> **PASSAGE TO READ**:

I think you have the facts wrong. There are way more departments that only teach undergrads and masters students than have PhD programs. So I think there are way more potential teachers-of-apprentices than apprentices.

Further, in many disciplines, the number of new PhDs matches the number of jobs. In econ, for example, PhD programs typically place most of their students. While there isn’t much upward mobility among departments, PhDs from the lower ranked departments still find jobs. In the humanities, there are departments that have PhD programs that shouldn’t exist and many other departments shouldn’t admit nearly as many students if they actually care about their grad students getting jobs.

If, on the other hand, you think it should be buyer beware, so be it. But recognize it is clearly in the interest of tenured faculty to have PhD students around whether the students find employment or not. And if you do think tenured faculty have some ethical responsibility to discourage someone from spending 9 years of there life on a fool’s errand, then yeah, the tenured faculty are exactly selling a bill of goods. A bill of goods from which they benefit.

> **CHALLENGE A**:
From the comment on PhD programs, reproduce the passage that opens with the words containing "Further, in many" and closes with "students getting jobs.".
> **CHALLENGE B**:
In the comment on PhD programs, which discipline is given as an example where PhD programs typically place most of their students?

Dataset records:
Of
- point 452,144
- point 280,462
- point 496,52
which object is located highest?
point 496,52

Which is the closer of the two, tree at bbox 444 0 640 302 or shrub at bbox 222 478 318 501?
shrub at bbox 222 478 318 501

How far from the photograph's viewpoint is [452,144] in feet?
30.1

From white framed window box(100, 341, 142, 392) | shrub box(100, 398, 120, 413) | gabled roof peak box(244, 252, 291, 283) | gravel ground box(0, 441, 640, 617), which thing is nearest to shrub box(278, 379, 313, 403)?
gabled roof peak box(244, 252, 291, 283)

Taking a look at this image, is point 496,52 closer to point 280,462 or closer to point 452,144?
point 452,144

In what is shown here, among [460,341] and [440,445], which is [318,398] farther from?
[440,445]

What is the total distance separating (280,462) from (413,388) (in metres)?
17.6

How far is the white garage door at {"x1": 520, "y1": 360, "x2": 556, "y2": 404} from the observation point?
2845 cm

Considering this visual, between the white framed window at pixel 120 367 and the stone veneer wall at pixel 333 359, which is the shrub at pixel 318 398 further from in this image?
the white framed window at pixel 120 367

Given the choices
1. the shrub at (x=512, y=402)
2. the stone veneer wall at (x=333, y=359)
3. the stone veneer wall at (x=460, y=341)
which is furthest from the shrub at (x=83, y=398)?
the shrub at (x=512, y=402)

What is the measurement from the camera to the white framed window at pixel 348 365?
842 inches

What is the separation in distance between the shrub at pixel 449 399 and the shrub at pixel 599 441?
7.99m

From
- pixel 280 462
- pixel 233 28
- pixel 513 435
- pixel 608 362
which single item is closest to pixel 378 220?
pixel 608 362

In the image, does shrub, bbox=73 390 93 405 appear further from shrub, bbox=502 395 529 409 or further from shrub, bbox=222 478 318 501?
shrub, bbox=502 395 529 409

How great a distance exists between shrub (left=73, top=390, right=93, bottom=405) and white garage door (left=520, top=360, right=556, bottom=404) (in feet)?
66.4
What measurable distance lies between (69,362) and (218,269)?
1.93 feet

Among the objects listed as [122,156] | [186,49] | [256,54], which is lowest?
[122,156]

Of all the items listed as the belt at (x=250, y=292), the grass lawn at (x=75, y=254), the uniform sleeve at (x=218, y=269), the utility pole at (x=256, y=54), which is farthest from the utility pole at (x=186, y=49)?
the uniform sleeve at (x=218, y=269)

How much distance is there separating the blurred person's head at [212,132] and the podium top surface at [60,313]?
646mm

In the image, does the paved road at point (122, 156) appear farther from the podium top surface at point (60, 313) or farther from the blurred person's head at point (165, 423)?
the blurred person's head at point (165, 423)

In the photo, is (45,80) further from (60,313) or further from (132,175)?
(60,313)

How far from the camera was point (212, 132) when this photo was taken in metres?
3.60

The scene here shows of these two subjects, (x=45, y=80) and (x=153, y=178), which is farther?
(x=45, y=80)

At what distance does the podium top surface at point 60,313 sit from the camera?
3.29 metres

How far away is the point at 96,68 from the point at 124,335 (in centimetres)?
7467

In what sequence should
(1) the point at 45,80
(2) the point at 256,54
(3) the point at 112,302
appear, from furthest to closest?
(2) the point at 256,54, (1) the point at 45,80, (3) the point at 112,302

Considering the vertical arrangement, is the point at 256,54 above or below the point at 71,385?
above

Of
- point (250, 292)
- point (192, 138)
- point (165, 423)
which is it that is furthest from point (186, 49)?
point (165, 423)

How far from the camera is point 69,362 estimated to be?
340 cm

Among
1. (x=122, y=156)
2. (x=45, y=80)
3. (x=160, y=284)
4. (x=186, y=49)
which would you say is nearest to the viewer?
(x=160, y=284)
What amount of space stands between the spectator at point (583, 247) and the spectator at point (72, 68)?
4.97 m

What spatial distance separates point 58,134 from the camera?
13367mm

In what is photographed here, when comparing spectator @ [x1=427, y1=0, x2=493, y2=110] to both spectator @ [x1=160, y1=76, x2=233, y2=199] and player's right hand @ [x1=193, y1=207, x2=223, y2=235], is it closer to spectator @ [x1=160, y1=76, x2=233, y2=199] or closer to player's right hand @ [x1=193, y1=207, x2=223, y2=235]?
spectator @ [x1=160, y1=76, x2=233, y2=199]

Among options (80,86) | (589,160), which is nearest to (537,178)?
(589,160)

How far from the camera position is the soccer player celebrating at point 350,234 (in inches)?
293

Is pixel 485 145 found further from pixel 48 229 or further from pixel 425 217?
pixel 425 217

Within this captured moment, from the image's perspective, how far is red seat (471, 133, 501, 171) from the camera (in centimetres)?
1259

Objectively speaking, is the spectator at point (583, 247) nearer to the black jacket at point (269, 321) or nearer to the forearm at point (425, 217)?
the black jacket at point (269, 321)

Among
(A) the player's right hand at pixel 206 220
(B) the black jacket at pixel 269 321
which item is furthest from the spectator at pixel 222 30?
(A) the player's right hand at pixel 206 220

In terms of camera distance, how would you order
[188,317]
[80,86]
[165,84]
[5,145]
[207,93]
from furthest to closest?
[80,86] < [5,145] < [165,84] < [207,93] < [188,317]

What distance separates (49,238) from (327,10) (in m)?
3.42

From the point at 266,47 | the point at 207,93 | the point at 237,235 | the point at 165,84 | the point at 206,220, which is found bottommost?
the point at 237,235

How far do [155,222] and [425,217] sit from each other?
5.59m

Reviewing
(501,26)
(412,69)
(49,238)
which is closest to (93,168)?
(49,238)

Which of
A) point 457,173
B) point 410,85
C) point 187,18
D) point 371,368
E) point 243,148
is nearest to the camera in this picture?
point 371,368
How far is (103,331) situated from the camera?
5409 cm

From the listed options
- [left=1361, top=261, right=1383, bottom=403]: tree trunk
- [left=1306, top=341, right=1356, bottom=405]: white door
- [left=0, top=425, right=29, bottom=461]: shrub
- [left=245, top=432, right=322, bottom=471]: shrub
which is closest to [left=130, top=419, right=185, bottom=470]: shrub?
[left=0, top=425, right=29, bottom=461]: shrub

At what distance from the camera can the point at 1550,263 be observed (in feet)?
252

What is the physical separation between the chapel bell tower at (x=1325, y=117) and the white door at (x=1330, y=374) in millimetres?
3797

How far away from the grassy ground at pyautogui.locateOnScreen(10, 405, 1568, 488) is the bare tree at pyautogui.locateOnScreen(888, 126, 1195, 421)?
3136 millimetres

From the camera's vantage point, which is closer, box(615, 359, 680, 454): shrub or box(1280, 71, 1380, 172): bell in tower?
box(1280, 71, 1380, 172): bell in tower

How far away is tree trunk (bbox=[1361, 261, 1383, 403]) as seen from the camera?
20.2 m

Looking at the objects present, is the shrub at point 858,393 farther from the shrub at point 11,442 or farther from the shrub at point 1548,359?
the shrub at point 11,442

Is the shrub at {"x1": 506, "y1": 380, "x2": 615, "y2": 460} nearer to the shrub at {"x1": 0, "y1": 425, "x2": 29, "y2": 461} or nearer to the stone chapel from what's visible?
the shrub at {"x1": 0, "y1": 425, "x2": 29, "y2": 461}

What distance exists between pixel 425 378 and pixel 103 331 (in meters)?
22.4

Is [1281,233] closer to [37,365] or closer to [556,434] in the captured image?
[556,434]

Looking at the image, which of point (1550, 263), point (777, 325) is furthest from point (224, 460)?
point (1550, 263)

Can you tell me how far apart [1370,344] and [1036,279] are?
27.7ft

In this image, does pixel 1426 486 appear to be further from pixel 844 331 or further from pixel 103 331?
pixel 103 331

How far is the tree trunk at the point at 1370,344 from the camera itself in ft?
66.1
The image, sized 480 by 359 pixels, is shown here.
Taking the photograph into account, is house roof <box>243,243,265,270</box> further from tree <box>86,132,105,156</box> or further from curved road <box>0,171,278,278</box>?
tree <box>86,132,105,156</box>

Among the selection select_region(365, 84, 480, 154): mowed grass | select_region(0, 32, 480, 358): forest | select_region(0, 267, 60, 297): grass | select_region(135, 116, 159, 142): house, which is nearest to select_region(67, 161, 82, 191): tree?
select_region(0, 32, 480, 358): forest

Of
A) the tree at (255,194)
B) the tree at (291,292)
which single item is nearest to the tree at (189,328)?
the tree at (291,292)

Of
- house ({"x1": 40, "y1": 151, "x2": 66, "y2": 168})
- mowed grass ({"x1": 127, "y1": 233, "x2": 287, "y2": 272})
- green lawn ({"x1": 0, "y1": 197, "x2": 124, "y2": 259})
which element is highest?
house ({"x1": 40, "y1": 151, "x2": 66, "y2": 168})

> **REPLY A**:
Further, in many disciplines, the number of new PhDs matches the number of jobs. In econ, for example, PhD programs typically place most of their students. While there isn’t much upward mobility among departments, PhDs from the lower ranked departments still find jobs. In the humanities, there are departments that have PhD programs that shouldn’t exist and many other departments shouldn’t admit nearly as many students if they actually care about their grad students getting jobs.

> **REPLY B**:
Econ.